#### PAGE EXTRACT
# Western bluetongues



## scratchy (Jun 16, 2007)

Hi all

Wondering if people out there can post pics of their westerns. Want to see the variation from different localities. thanks


----------



## Tiliqua (Jun 16, 2007)

Hi Scratchy
these are my Western Australia Western Blue-tongues (_Tiliqua Occipitalis_). I believe the South Australia and more Eastern specimens are darker, usually dark brown on a lighter brown. The Western Australia ones are usually dark brown on a silver/grey base. Either localities can have very narrow white streaks edging the dark brown bands and some white streaks running through the centre of the bands which looks really impressive.

Tiliqua


----------



## scratchy (Jun 16, 2007)

Thanks Tiliqua

They are nice. I'm waiting for some from WA . They look similar to your 2nd last one.
I've noticed WA ones tend to have 5 body bands where as SA ones usually have 4 
main bands.


----------



## richardsc (Jun 18, 2007)

my sa ones,bred by matt burgess


----------



## scratchy (Jun 20, 2007)

Thanks for that ,getting the idea now. Those SA ones are nicely patterned.
Can you keep them outdoors in Melbourne ?


----------



## westaussie (Jun 21, 2007)

couple of W.A stunners


----------



## cma_369 (Jun 21, 2007)

westaussie said:


> couple of W.A stunners


Are these being bred by anyone? They are awesome to say the least:shock:


----------



## westaussie (Jun 21, 2007)

I may have some more this season but like a lot of things I have, they are sold before they are born so you will probably never see them advertised.


----------



## hydro noun15 (Jun 21, 2007)

they are really pretty! and richards are really chubby like alot ive seen theyre lil troopers i love em.

hydro


----------



## Pike01 (Jun 24, 2007)

some SA ones


----------



## scratchy (Jun 24, 2007)

Hi pike1
Nice hand full there! Are they SA mallee ones like Matt Burgess type? Are you planning on breeding them soon?


----------



## krusty (Jun 24, 2007)

i like the look of those W.A's,very nice.


----------



## Anthony88 (Jun 24, 2007)

Holy crap pike!! thats alot of blue tongues you got there.


----------



## Sammccarthy (Jun 24, 2007)

hi
does anyone here sell any westerns.


----------



## richardsc (Aug 14, 2007)

ok is this the norm with westerns tongues,was originally very dark,almost black along with anothers,but the others turned blue like 2 more of its siblings but this little ones is getting pinker by the day


----------



## JKretzs613 (Aug 16, 2007)

*Hello*

Hello,

Wow those are great pics! They are very pretty, congratulations on them.

Tracie


----------
########
▶ **TO DO**
1. Name every user who posted in the Western bluetongues thread on Jun 24, 2007.
2. In the Western bluetongues thread, how many main body bands are SA ones said to usually have?
#### SUPPLIED INFORMATION
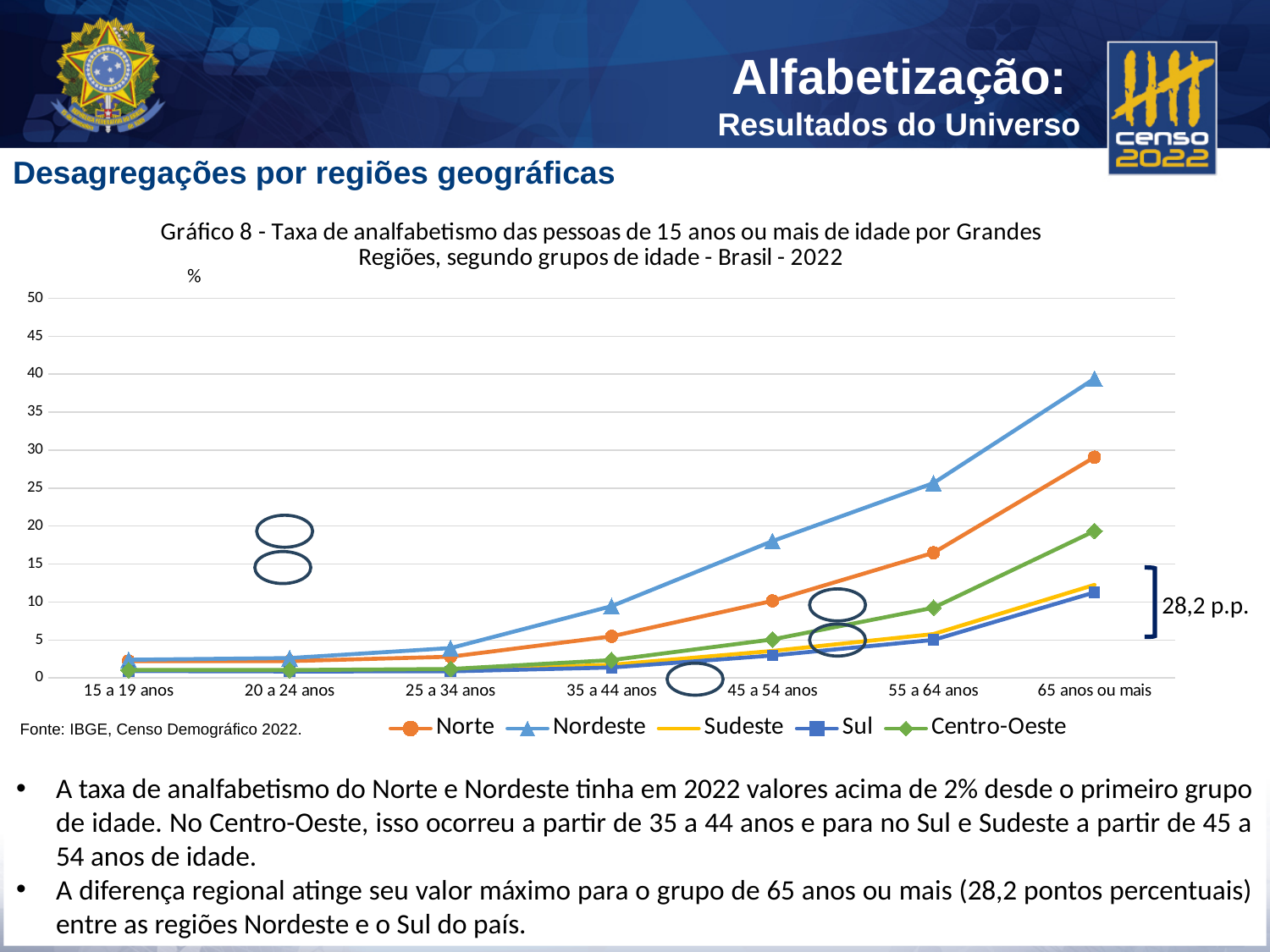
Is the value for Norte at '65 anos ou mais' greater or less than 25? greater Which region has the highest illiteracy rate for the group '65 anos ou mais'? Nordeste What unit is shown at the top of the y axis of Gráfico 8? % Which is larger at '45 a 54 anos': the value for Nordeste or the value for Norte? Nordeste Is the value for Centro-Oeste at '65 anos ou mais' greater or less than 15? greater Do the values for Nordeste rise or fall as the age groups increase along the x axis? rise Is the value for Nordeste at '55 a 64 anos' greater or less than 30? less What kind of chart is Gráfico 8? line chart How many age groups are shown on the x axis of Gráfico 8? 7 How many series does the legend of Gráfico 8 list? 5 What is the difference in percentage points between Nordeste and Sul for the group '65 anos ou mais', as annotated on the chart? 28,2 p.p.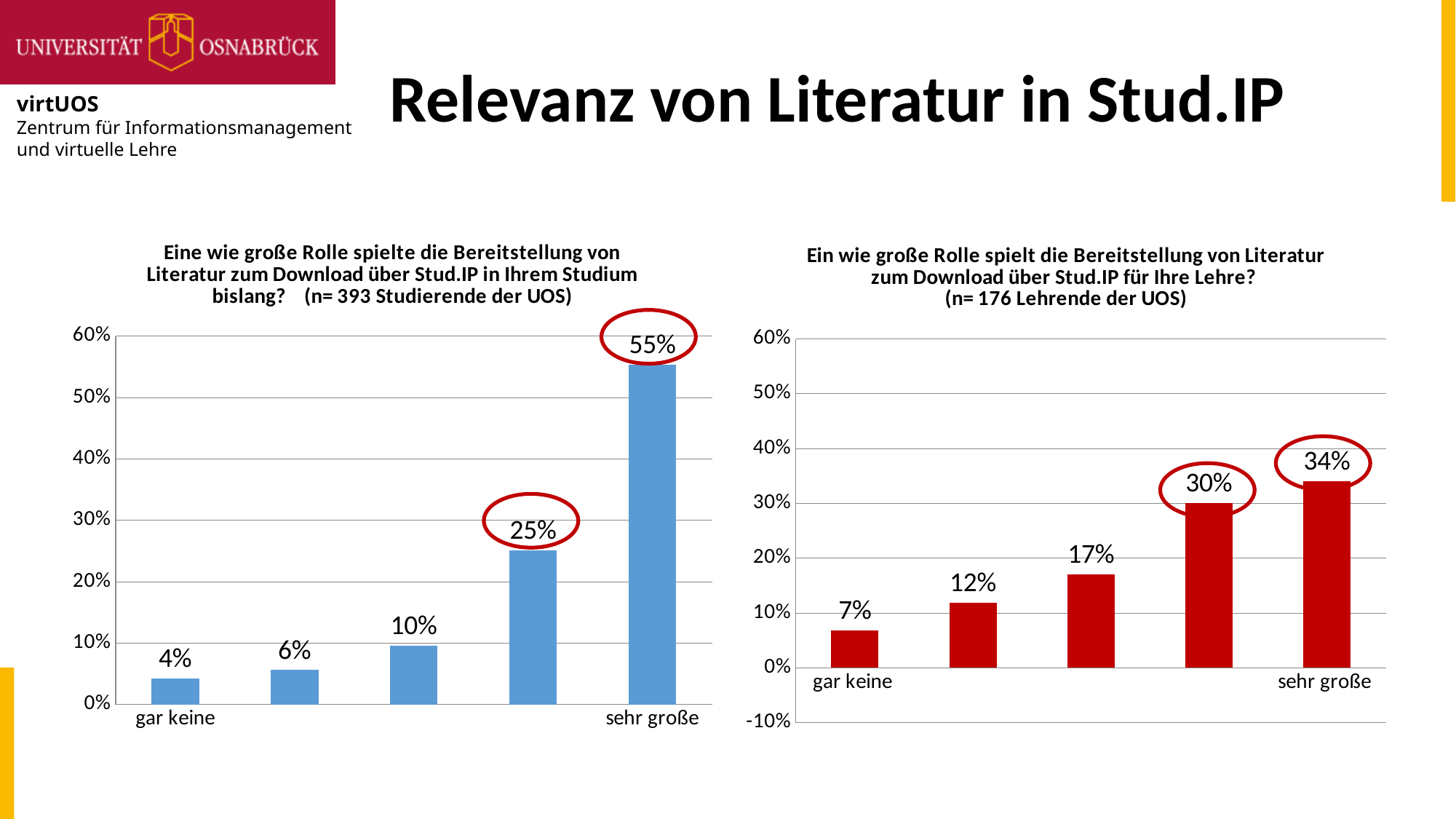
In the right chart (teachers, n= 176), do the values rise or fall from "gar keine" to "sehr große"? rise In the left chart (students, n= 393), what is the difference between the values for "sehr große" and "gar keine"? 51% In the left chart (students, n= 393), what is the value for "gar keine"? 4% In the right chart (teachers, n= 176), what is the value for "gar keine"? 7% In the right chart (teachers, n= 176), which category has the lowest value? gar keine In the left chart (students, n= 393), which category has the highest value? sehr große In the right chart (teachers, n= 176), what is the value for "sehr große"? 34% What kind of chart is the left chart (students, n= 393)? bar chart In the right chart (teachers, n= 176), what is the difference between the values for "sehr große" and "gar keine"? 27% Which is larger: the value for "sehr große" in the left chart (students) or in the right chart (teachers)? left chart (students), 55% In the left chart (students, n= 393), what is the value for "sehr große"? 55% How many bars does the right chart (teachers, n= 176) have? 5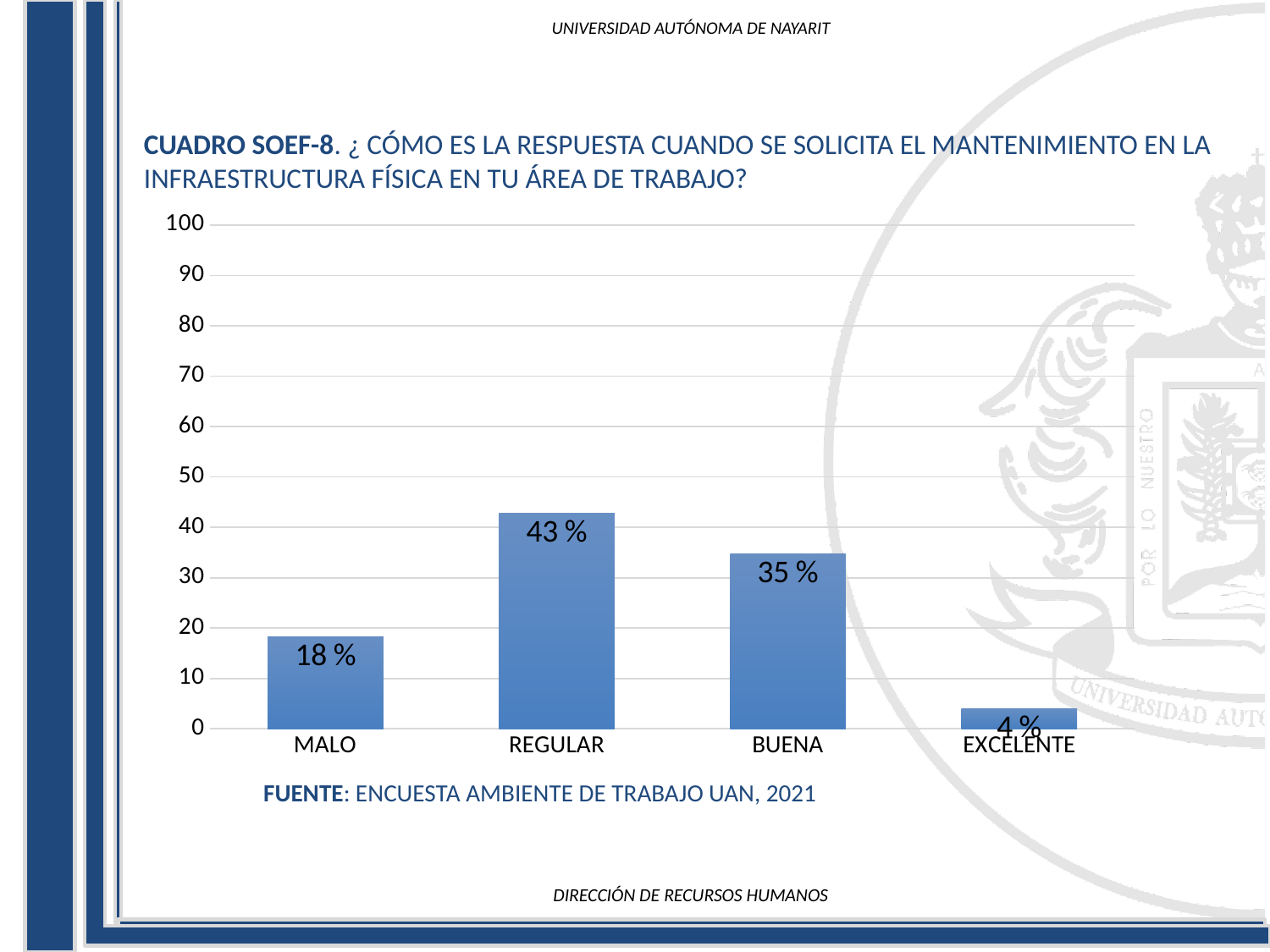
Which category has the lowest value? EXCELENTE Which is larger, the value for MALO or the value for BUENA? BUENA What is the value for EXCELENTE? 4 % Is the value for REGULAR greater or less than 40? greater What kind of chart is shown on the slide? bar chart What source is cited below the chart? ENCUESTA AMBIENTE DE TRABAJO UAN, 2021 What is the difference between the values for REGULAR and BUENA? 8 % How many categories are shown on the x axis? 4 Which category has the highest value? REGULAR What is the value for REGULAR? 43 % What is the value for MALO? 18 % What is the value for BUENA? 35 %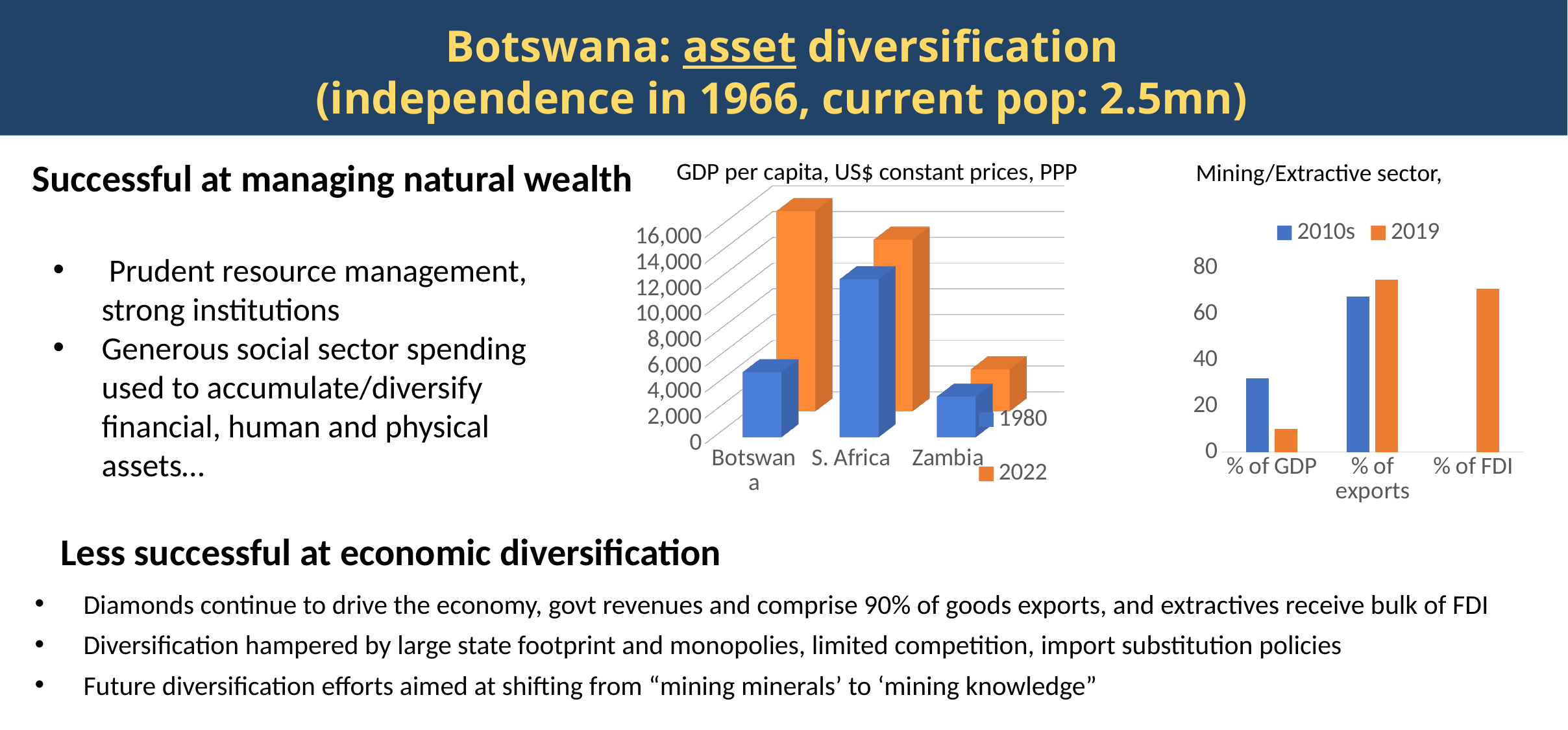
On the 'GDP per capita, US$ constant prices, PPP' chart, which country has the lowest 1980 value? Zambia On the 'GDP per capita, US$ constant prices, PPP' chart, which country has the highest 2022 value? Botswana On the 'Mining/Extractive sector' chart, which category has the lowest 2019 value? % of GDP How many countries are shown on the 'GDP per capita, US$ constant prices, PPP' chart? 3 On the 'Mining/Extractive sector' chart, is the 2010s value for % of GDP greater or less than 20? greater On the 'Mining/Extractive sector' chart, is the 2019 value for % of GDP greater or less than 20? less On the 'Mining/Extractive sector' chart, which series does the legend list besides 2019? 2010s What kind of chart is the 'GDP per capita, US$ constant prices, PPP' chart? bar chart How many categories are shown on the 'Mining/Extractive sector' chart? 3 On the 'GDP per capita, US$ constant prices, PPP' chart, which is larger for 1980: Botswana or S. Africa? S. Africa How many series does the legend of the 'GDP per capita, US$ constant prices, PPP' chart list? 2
########
▶ **SOLUTIONS**
1. Pike01, scratchy, krusty, Anthony88, Sammccarthy

2. Usually 4 main bands.